March 17, 2026

Le Bouard Avocats

Un pacte d’associés sans durée peut-il être résilié unilatéralement ?

Un pacte d’associés sans durée peut-il être résilié unilatéralement ?

Non : en l’absence de durée, il est présumé conclu pour la durée de la société

  • Un pacte d’associés sans terme exprès est désormais présumé à durée déterminée, alignée sur celle de la société
  • Cette solution résulte de l’arrêt de la Cour de cassation du 11 mars 2026 (n° 24-21.896)
  • En conséquence, le pacte ne peut plus être résilié unilatéralement, sauf clause contraire ou inexécution grave
  • La durée sociale pouvant atteindre 99 ans (article 1838 du Code civil), le pacte peut lier durablement les associés
  • Cette jurisprudence impose une rédaction rigoureuse, notamment sur la durée et les modalités de sortie

La rédaction des pactes d’associés constitue un exercice délicat, à la frontière du droit des sociétés et du droit des contrats. Un arrêt rendu par la chambre commerciale de la Cour de cassation le 11 mars 2026 (n° 24-21.896) vient profondément renouveler l’analyse de leur durée lorsqu’aucun terme n’a été expressément stipulé.

Cette décision, publiée au Bulletin, mérite une attention particulière tant elle modifie les réflexes des praticiens. Elle impose également une vigilance accrue dans la rédaction des conventions entre associés.

Une question classique en droit des affaires : la durée du pacte d’associés

Le pacte d’associés, ou pacte d’actionnaires, est une convention extra-statutaire destinée à organiser les relations entre associés.
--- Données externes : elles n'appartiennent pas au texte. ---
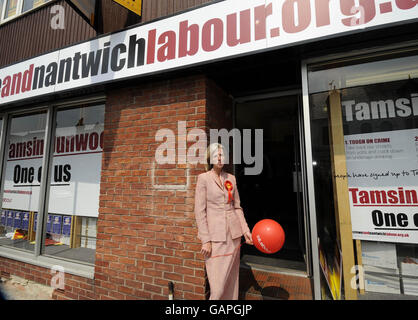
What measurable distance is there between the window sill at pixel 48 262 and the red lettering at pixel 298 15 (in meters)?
3.93

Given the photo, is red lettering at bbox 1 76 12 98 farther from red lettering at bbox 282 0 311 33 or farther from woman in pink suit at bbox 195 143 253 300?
red lettering at bbox 282 0 311 33

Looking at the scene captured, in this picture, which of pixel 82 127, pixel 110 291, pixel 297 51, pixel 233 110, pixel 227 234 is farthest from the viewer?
pixel 82 127

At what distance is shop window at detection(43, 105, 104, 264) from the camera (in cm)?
349

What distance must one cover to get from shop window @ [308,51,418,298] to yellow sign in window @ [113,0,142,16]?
2510 mm

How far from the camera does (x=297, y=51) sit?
2301mm

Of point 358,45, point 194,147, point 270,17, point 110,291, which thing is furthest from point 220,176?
point 110,291

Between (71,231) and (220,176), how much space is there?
9.62ft

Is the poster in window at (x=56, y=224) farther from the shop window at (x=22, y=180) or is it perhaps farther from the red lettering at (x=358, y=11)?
the red lettering at (x=358, y=11)

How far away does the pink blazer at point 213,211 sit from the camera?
2125 mm

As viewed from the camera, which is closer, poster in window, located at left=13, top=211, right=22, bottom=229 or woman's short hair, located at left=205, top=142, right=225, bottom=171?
woman's short hair, located at left=205, top=142, right=225, bottom=171

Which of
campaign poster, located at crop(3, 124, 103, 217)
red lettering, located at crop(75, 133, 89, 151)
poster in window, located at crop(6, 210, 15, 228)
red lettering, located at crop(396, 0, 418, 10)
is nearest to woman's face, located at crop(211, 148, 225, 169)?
red lettering, located at crop(396, 0, 418, 10)

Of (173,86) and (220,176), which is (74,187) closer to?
(173,86)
Il complète les statuts en encadrant, notamment, les modalités de gouvernance, les cessions de titres ou encore les engagements de stabilité.

Toutefois, une question demeure récurrente en pratique : quelle est la durée d’un pacte d’associés lorsqu’aucun terme n’est prévu ?

Traditionnellement, en droit des contrats, l’article 1210 du Code civil dispose que :

« Les engagements perpétuels sont prohibés. »

Et l’article 1211 précise :

« Lorsque le contrat est conclu pour une durée indéterminée, chaque partie peut y mettre fin à tout moment, sous réserve de respecter un délai de préavis. »

Sur ce fondement, une partie de la doctrine et de la jurisprudence assimilait le pacte sans durée à un contrat à durée indéterminée, librement résiliable.

L’arrêt du 11 mars 2026 vient rompre avec cette approche.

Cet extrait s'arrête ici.